The 516 Reinforcements departed Melbourne, Victoria on October 25, 1916 at 1.30pm aboard the transport HMAT A38 Ulysses. The Australian coastline disappeared from view on October 30, 1916 with the port of Durban reached at 11.30am on November 13, 1916. It was windy going around the Cape but arrived at Cape Town at 7am on November 19. Sierra Leone was the next port of call but their departure was delayed until December 14, 1916 as it was not safe to proceed further. Arrived at Plymouth, England on December 28, 1916 after 65 days at sea, with the troops disembarking at 1.30pm and detrained to the station at Tidworth. They marched into the Aust. Details Camp at Perham Downs the next day for further training for the front.

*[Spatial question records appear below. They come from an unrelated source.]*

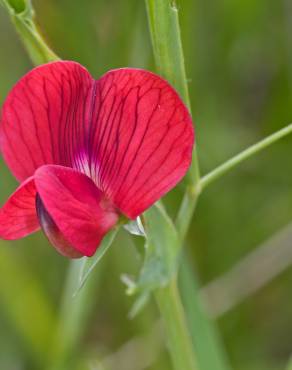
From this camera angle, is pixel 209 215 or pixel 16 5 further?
pixel 209 215

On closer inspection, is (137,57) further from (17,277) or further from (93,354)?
(93,354)

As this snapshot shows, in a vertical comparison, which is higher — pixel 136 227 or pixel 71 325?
pixel 136 227

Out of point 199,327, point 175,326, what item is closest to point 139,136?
point 175,326

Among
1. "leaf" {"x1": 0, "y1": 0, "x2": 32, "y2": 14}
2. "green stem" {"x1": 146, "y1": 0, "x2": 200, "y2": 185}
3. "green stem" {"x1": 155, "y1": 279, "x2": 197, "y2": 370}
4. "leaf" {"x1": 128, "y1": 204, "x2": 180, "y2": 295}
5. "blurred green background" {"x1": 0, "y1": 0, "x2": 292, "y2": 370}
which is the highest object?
"leaf" {"x1": 0, "y1": 0, "x2": 32, "y2": 14}

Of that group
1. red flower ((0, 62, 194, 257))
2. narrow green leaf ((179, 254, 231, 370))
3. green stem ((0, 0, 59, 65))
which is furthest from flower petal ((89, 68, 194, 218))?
narrow green leaf ((179, 254, 231, 370))

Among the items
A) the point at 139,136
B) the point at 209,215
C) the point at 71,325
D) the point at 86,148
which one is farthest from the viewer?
the point at 209,215

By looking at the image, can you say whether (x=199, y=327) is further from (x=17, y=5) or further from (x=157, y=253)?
(x=17, y=5)

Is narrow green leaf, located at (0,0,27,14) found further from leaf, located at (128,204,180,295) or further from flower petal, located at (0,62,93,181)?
leaf, located at (128,204,180,295)
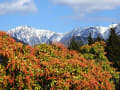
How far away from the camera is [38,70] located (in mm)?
11547

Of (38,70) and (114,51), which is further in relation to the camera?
(114,51)

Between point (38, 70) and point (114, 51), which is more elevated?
point (38, 70)

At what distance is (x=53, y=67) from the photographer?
12.0 m

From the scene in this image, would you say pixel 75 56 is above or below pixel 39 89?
above

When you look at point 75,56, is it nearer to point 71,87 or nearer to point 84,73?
point 84,73

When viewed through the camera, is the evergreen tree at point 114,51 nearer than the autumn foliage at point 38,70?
No

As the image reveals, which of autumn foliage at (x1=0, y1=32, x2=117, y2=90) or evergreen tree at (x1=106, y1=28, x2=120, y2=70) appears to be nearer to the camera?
autumn foliage at (x1=0, y1=32, x2=117, y2=90)

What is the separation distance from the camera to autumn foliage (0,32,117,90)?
Result: 1063cm

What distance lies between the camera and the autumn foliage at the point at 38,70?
10.6 m

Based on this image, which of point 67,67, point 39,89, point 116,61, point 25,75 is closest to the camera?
point 25,75

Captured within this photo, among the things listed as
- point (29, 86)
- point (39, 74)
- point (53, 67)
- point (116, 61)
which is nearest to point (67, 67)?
point (53, 67)

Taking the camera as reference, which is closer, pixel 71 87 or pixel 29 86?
pixel 29 86

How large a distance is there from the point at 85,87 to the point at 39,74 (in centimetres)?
246

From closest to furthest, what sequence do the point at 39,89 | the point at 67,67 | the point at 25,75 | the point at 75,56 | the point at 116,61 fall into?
the point at 25,75, the point at 39,89, the point at 67,67, the point at 75,56, the point at 116,61
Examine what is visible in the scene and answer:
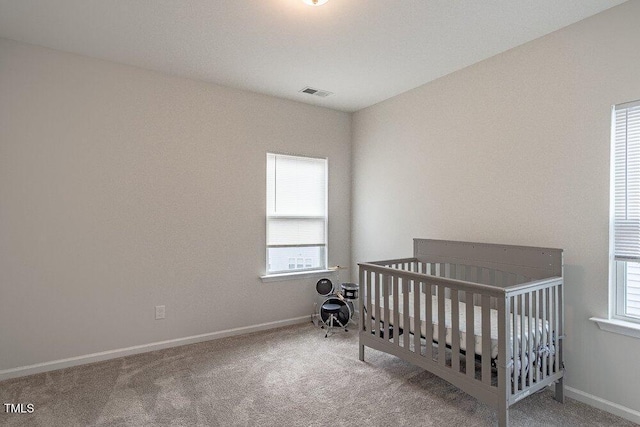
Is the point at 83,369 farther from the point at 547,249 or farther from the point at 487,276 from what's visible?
the point at 547,249

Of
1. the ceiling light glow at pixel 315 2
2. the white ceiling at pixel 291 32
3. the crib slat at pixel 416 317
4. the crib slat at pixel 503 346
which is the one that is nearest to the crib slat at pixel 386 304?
the crib slat at pixel 416 317

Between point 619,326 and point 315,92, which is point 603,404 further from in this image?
point 315,92

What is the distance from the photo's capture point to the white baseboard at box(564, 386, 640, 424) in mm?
1996

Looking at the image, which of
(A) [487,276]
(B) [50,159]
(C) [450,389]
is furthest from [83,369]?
(A) [487,276]

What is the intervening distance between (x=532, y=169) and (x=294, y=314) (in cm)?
264

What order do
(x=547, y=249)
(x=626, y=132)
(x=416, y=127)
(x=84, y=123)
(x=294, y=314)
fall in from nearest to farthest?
(x=626, y=132) → (x=547, y=249) → (x=84, y=123) → (x=416, y=127) → (x=294, y=314)

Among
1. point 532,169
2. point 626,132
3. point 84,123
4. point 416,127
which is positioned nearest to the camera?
point 626,132

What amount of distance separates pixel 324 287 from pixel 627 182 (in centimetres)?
263

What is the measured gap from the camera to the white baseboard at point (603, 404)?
200 cm

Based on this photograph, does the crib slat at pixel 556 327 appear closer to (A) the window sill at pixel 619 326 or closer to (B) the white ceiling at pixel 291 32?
(A) the window sill at pixel 619 326

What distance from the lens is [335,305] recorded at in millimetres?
3527

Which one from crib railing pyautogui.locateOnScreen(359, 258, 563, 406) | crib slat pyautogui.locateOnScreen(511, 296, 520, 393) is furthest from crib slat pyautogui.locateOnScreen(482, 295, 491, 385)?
crib slat pyautogui.locateOnScreen(511, 296, 520, 393)

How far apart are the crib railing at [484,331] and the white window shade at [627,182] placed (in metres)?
0.43

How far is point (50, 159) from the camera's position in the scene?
263cm
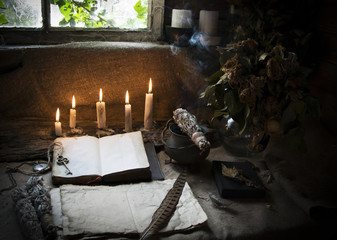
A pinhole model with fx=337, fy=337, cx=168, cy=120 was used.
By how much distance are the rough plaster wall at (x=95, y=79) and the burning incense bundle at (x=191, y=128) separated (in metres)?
0.50

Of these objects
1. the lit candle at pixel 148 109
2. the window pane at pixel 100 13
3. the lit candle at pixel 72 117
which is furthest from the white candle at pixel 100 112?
the window pane at pixel 100 13

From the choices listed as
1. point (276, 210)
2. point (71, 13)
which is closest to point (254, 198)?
point (276, 210)

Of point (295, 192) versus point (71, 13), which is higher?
A: point (71, 13)

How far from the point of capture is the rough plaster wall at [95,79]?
199cm

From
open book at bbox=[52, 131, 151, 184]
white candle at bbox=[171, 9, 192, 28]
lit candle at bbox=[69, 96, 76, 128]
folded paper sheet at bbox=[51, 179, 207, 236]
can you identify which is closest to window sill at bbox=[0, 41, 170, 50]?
white candle at bbox=[171, 9, 192, 28]

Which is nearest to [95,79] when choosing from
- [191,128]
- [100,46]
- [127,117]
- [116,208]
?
[100,46]

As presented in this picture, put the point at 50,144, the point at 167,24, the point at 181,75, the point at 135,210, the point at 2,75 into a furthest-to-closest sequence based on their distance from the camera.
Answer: the point at 167,24 → the point at 181,75 → the point at 2,75 → the point at 50,144 → the point at 135,210

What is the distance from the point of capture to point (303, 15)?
1.81 metres

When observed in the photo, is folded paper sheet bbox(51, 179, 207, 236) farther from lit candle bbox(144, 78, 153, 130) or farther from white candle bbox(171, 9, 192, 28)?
white candle bbox(171, 9, 192, 28)

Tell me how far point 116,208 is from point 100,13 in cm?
145

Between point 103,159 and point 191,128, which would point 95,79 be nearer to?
point 103,159

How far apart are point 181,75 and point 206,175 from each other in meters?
0.78

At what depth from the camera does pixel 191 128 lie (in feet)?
5.29

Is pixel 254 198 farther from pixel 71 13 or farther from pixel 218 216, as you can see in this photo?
pixel 71 13
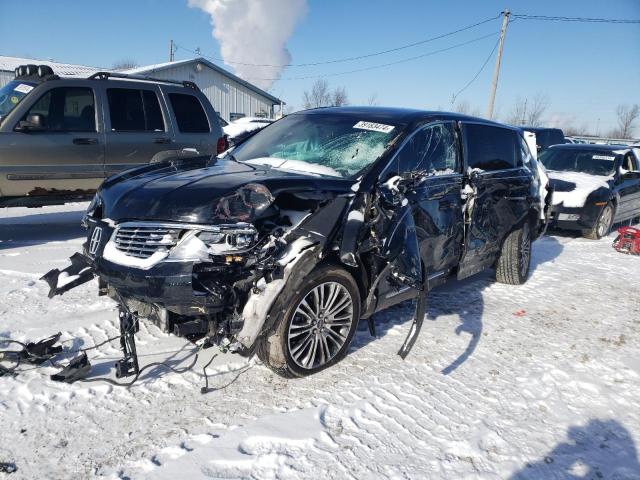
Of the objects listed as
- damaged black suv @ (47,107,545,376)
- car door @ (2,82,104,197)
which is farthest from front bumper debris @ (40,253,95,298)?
car door @ (2,82,104,197)

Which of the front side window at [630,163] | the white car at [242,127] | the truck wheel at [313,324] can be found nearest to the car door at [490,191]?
the truck wheel at [313,324]

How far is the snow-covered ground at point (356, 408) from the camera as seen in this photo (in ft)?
8.26

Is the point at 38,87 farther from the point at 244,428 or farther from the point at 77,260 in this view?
the point at 244,428

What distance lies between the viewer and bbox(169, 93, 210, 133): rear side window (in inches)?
280

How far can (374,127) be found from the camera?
4027 mm

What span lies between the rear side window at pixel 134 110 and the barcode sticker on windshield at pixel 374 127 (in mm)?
3940

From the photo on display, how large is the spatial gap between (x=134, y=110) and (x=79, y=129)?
801mm

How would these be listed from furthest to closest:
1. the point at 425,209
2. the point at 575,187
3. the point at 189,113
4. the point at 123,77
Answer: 1. the point at 575,187
2. the point at 189,113
3. the point at 123,77
4. the point at 425,209

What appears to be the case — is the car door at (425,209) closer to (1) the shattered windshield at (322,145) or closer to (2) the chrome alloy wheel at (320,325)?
(1) the shattered windshield at (322,145)

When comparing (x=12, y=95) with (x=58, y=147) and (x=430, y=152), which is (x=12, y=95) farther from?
(x=430, y=152)

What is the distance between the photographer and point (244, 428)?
276 centimetres

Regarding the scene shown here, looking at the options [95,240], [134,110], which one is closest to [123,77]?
[134,110]

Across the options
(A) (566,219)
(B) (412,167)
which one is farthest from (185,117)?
(A) (566,219)

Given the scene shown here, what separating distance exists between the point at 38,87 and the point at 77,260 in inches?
145
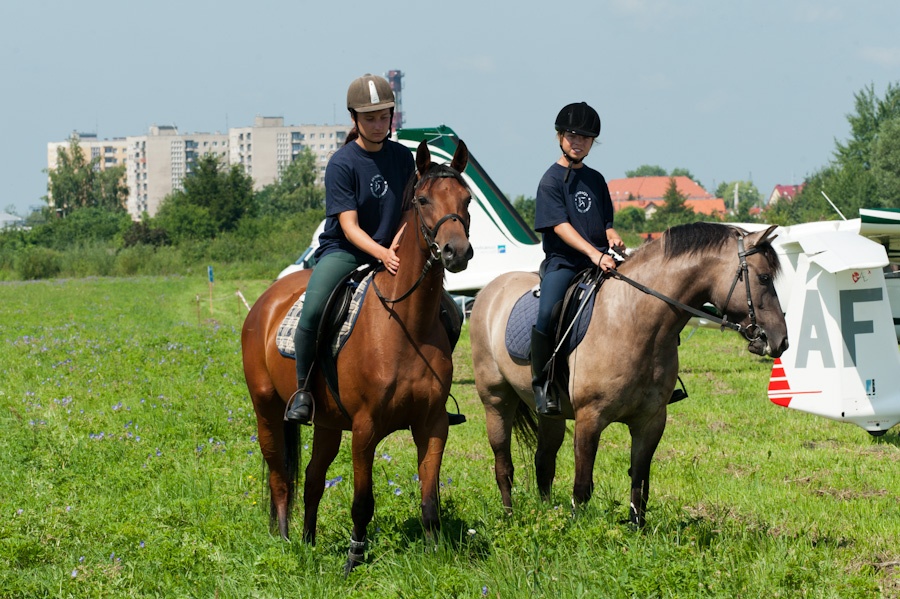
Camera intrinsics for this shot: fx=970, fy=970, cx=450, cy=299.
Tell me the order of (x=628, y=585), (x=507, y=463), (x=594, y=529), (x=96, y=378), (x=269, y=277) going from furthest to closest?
(x=269, y=277)
(x=96, y=378)
(x=507, y=463)
(x=594, y=529)
(x=628, y=585)

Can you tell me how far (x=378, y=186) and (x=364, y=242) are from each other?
442 mm

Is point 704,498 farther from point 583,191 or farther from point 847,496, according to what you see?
point 583,191

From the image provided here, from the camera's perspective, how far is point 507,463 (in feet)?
24.3

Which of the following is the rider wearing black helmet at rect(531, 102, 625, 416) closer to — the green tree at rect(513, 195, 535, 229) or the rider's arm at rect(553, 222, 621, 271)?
the rider's arm at rect(553, 222, 621, 271)

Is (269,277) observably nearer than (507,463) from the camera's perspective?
No

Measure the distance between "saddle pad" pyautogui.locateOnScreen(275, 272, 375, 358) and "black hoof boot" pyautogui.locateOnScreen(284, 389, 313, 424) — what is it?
0.85ft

The Reinforcements proceeded to France on January 28, 1917 from Folkstone on board the S.S. Onward arriving at the Aust. General Base Depot at Etaples the next day. Two days later Sapper Kight was admitted to the 26th General Hospital diagnosed with Bronchitis. By February 2 he was conveyed from Havre back to England on the hospital ship Dunluce Castle and entered the 3rd Aust. General Hospital at Brighton with feverish symptoms and bronchitis, classed to be slight. After being a patient for eleven days on February 16 he was sent to the Pavilion Military Hospital, Brighton receiving treatment for the next twenty-four days.
Relocation to Harefield Park at the 3rd Aust. Auxiliary Hospital commenced on March 12, 1916 where he remained for forty-two days until April 23 and fit for furlough. He arrived at the No. 2 Command Depot at Weymouth on May 8, 1917.
While at Weymouth he was assessed by a Medical Board the next day and his report in brief reads:
Essential facts:Evacuated to England on January 27, 1917 with Bronchitis.
Present condition:Pale, worn out looking man; has signs of Bronchitis at present;
Cardio-vascular changes; Dyspnoea (breathless) on exertion.
Recommendation:Discharge as permanently unfit for general service
Temporarily unfit for home service.
Return to Australia:For a change and overage.
Another notation on his card stated he had Chronic Synovitis (Injured or flamed tissue joint during movement) in his right knee.
Sapper Kight boarded the H.T. A33 Ayrshire at Devonport on May 23, 1917 and the journey commenced from Plymouth and his berth during the voyage was a Hammock.
Mrs Kight was advised by Base Records on June 14, 1917 that her husband was returning to Australia.
The transport docked in Sydney, NSW (2nd M.D.) on July 19, 1917 and he returned to Brisbane where he entered the 6th Aust. General Hospital at Kangaroo Point on July 21. The board recommendations were assessed after August 16, 1917 when he was to be discharged from hospital. They were:
Board finds:Overage and Bronchitis
Board recommends:Discharge. Dated 14/8/17.
He was sent for final processing to the Staff Officer Invalid and Returned Soldiers’ section.
Military Discharge was issued in Brisbane, Qld (1st M.D.) on August 29, 1917 and he received a pension commencing the following day.
He was granted a Military Pension of $2 (£1) per fortnight to be sent to Gavan Street, North Bundaberg, Qld. His wife was to receive $1 (10/-) per fortnight and their two dependant daughters Ivy May and Myrtle Olive Kight were granted 65cents (6/6d) and 50cents (5/-) per fortnight respectively.
From 1919 until 1925 they were at Gavan Street, Bundaberg with his occupation listed as a Labourer.
Sapper William George Kight was awarded for serving his country the British War Medal (24542) and the Victory Medal (23709).
William George Kight died on September 24, 1935 aged 63 years.